**Article:**
%%

UNITED STATES ex rel. Franklin E. ATKINSON, Petitioner,
Colonel William J. E. KISH, Commandant, Branch United States Disciplinary Barracks, New Cumberland, Pennsylvania, Respondent

The opinion of the court was delivered by: FOLLMER

This is an application for a writ of habeas corpus by Franklin E. Atkinson, a prisoner serving a sentence by a general court-martial. Petitioner contends:

(a) that the court-martial lacked jurisdiction over the offense of larceny, for which he was convicted, since it was committed prior to his discharge and reenlistment on May 22, 1956;

 (b) that he was denied the effective assistance of counsel because his counsel failed to place evidence on the German law of liens before the court-martial.

 The record of the court-martial was introduced into evidence.

 The facts on which the parties are in substantial agreement are as follows: petitioner initially enlisted in the United States Army on October 4, 1948, and served therein for three years until his discharge therefrom in the grade of Private First Class on October 3, 1951. He reenlisted in the Regular Army on the following day, October 4, 1951, in the grade of Corporal for a period of six years. This six year enlistment would not normally have expired until October 3, 1957. The petitioner while still serving in this enlistment with the United States Army in Straubing, Germany, applied for immediate reenlistment in the Regular Army for another six year period under the provisions of Army Regulations 635-205, Department of the Army, dated April 2, 1956. *fn1" Pursuant to his application and in accordance with the above-cited Army Regulations, petitioner was discharged for the convenience of the Government on May 21, 1956 and immediately reenlisted the following day, May 22, 1956, for a period of six years service.

 Respondent claims that in compliance with the said Army Regulations the discharge certificate was not delivered to petitioner until the oath was administered and the reenlistment thereby effected on May 22, 1956. Petitioner claims that he received his honorable discharge certificate on May 21, 1956.

 While serving in his last enlistment, as aforesaid, in the grade of Sergeant, petitioner was arraigned before a general court-martial convened at Munich, Germany, on July 10, 1957, on offenses of larceny of $ 975, in military payment certificate, the property of Sergeant Warren M. Sager, in violation of Article 121, Uniform Code of Military Justice (Act of May 5, 1950, 81st Congress, c. 169, § 1, 64 Stat. 108, 50 U.S.C. (Chap. 22) §§ 551-736, 1952 Edition); *fn2" dishonorable failure to pay a debt in the amount of $ 465, owed to Courtland Corporation, Tangiers, North Africa, in violation of Article 134, Uniform Code of Military Justice (10 U.S.C. 934), and two offenses of making false official statements, with intent to deceive, in violation of Article 107, Uniform Code of Military Justice (10 U.S.C. 907). The larceny offense was alleged to have been committed on May 2, 1955, which date was prior to his discharge and reenlistment on May 22, 1956. At the outset of the trial and prior to arraignment petitioner introduced a civilian attorney with offices in the City of Munich, Germany, *fn3" and another attorney serving as an enlisted man in the Army and requested that they defend him before the court-martial in lieu of the regularly appointed military defense counsel. Accordingly, pursuant to petitioner's request the regularly appointed military defense counsel was excused from further participation in the trial and the attorneys of his own choice, each of whom possessed the legal qualifications listed in Article 27(b), Uniform Code of Military Justice (10 U.S.C. § 827(b)), represented him throughout the trial. *fn4" At the arraignment petitioner pleaded not guilty to all the charges. On July 12, 1957, the general court-martial found petitioner guilty of all offenses charged and sentenced him to be dishonorably discharged from the services, forfeiture of all pay and allowances, and confinement at hard labor for five years. *fn5"

%%

**Short exercise a:** Count the lines in the entries that contain the string "left", treating uppercase and lowercase as different, and give only the number.
The court opinion and the entries come from unrelated sources.

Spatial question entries
%%

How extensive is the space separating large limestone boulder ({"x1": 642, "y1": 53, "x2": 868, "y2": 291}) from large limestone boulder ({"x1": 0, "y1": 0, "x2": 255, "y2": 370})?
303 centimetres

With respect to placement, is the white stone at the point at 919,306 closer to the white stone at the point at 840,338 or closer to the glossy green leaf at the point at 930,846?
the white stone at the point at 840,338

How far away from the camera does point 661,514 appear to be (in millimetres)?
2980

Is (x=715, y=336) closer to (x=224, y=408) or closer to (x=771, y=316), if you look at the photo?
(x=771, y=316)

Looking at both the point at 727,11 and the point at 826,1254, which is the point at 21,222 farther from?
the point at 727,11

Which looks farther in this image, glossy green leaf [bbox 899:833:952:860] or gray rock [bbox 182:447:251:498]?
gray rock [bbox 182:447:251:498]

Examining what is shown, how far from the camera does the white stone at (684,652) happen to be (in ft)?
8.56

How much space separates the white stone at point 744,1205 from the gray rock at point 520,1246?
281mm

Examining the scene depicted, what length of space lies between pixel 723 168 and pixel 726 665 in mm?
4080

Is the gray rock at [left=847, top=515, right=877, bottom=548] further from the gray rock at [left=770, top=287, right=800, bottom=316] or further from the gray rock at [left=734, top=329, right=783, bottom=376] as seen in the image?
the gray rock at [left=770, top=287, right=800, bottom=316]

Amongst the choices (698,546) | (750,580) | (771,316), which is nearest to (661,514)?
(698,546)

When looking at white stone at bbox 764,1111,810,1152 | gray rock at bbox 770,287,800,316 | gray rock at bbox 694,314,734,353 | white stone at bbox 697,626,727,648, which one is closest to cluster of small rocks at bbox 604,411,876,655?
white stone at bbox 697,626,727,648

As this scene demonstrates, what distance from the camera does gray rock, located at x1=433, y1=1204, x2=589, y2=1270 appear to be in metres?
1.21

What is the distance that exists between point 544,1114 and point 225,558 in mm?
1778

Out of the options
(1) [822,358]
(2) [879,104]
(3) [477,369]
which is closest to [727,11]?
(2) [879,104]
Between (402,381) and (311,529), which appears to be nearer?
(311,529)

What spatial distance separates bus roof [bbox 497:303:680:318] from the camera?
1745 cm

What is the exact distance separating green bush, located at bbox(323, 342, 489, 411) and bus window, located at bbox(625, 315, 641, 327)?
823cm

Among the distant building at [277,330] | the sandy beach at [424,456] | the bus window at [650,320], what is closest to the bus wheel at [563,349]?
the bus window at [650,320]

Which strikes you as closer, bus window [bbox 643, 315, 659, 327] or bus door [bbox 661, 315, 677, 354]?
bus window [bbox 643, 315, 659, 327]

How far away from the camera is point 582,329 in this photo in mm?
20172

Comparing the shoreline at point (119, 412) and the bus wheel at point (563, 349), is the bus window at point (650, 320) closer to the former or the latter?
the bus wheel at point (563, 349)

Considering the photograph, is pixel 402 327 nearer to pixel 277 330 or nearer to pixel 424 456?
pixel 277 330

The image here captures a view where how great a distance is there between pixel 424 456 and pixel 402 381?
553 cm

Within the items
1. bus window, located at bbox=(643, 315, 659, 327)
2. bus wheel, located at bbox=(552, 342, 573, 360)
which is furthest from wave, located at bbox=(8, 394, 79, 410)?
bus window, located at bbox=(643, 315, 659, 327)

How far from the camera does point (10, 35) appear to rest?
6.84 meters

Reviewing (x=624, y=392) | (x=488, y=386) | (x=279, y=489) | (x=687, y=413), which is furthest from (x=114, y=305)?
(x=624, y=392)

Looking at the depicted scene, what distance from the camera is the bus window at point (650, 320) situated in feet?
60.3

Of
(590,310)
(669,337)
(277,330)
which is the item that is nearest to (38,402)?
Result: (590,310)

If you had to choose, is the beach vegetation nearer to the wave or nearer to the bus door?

%%

**Short exercise b:** Resume the court opinion on the habeas corpus petition, starting right after its last sentence.

**Response a:** 2

**Response b:**
 The case was carefully reviewed by the Staff Judge Advocate *fn6" and by a Board of Review, *fn7" in accordance with the appellate review provided by Congress to correct the trial errors in presenting the procedure for the administration of military justice.

 Thereafter on petition of petitioner for grant of review the case was considered by the United States Court of Military Appeals. *fn8" In this proceeding, at his request, petitioner was represented by military appellate defense counsel designated by The Judge Advocate General.

 The Court of Military Appeals denied review of the error assigned by petitioner, i.e., that the applicability of the German lien law to the facts and circumstances surrounding the purchase, sale and financing of the automobile would render invalid the conviction of larceny by false pretense alleged in Charge I, and accordingly affirmed the convictions under Charge I, alleging the offense of larceny, and of Charge II, alleging the offense of dishonorably failing to pay a due debt. The Court reversed the findings of guilty under Charge III and the two specifications thereunder alleging the offenses of making false official statements with the intent to deceive and dismissed them. The case was then returned to the Board of Review for reconsideration of the sentence on the basis of the remaining affirmed findings of guilty. After further review of the case, the Board of Review, in reassessing the sentence on the basis of the remaining findings of guilty pursuant to the mandate of the Court of Military Appeals, determined that only so much of the sentence as provides for dishonorable discharge, total forfeitures and confinement at hard labor for three years was appropriate, and accordingly affirmed the sentence as thus modified. *fn9"

 The petitioner then forwarded a petition for grant of review of the decision of Board of Review *fn10" on further review. A few days thereafter petitioner forwarded to the United States Court of Military Appeals a motion to withdraw petition for review, which was granted, and the sentence was accordingly ordered into execution.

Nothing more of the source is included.